About CVE-2014-0224, Theo de Raadt said in June 2014:
We are sorry that the errata for these libssl security issues are not up yet.
The majority of these issues are in our ssl library as well.
Most other operating system vendors have patches available, but that is because they were (obviously) given a heads up to prepare them over the last few days.
OpenBSD / LibreSSL did not receive any heads-up from OpenSSL.
So hold on, we’ll try to have errata out in a few hours.
But in May 2014, he also said:
The errata would have gone out same day Ted commited the fix, except I was in the Atlas mountains… and then it was forgotten until I got back home.
I’m sure you’ve all got your “processes” for handling these things. But then you get paid for handling these things in some way, don’t you?
We don’t get paid. And therefore, I don’t know where I should find the time to be on another mailing list. It is not like I would have sent a mail to anyone. In general our processes are simply commit & publish. So I’ll decline.
LWN has a nice timeline and some details about the interactions between OpenBSD and the OpenSSL security issues fixed in 2014.
For Stack Clash, OpenBSD release a fix the 18th of May 2017, a day after the issue was communicated to the distros list.

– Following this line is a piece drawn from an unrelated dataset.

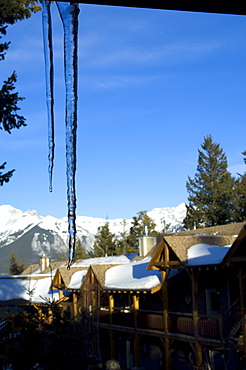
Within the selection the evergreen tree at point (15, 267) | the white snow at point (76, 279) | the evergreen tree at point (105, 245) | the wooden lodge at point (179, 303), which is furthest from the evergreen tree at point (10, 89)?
the evergreen tree at point (15, 267)

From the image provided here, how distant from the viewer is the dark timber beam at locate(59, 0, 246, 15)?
166cm

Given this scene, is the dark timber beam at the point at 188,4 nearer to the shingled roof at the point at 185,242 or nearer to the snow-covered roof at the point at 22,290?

The embargo was supposed to last until May 30, but was moved to June 19, as requested by Red Hat. Check the timeline from Solar Designer for more details. Since OpenBSD isn’t part of the distros list, they were notified by Qualys separately, under unknown terms, but it would be surprising that Qualys allowed them to disclose the vulnerability before the end of the embargo.
OpenBSD also handled KrackAttack in a surprising way in 2017. Stefan Sperling, an OpenBSD developer, explained in November 2017 what happened on their side:
What happened is that he told me on July 15, and gave a 6 weeks embargo until end of August. We already complained back then that this was way too long and leaving people exposed.
Then he got CERT (and, thus, US gov agencies) involved and had to extend the embargo even further until today. At that point we already had the ball rolling and decided to stick to the original agreement with him, and he gave us an agreeing nod towards that as well.
In this situation, a request for keeping the problem and fix secret is a request to leave our users at risk and exposed to insiders who will potentially use the bug to exploit our users. And we have no idea who the other insiders are. We have to assume that information of this kind leaks and dissipates pretty fast in the security “community”.
We chose to serve the needs of our users who are the vulnerable people in this drama. I stand by that choice.
On the Lazy FPU state leak (CVE-2018-3665), Theo talked about the vulnerability at BSDCan 2018, allowing Colin Percival to write a working exploit in a couple of hours, making the embargo moot. The OpenBSD people, not part of the embargo, claimed that they discovered (and patched) the vulnerability independently.
Colin Percival, Security Officer for FreeBSD between 2005 and 2012, said in 2018:
Maybe I should have said Theo rather than OpenBSD? But seriously, look at the Lazy FPU thing – someone leaked it to Theo, and his immediate response wasn’t “gee, this sounds serious, I should work together with other vendors to make sure that we can all get this fixed”; it was “let’s publicly disclose the vulnerability at the soonest opportunity”.
I’m not saying that he has agreed to embargoes and then broken them. I’m saying that he has made it clear that he isn’t interested in acting as a productive member of the community.
In 2018, Theo de Raadt complained that Intel didn’t give OpenBSD advance notices for L1TF.
This is likely thanks to all of that OpenBSD was not part of the coordinated disclosure of CVE-2018-14665, a trivial privilege escalation in Xorg (mentioned above in the article).
An interesting outsider in the embargo world worth mentioning is grsecurity:
As a matter of principle, we choose not to participate in embargoes (even for issues reported to us) as they distort public perception of security: differences in response time, level of proactive measures, and quality of in-house security talent is obfuscated through the activity and delay happening behind closed doors. Effective security shouldn’t depend on hoping the “bad guys” don’t have early access to vulnerability information, which is what zero-days are all about.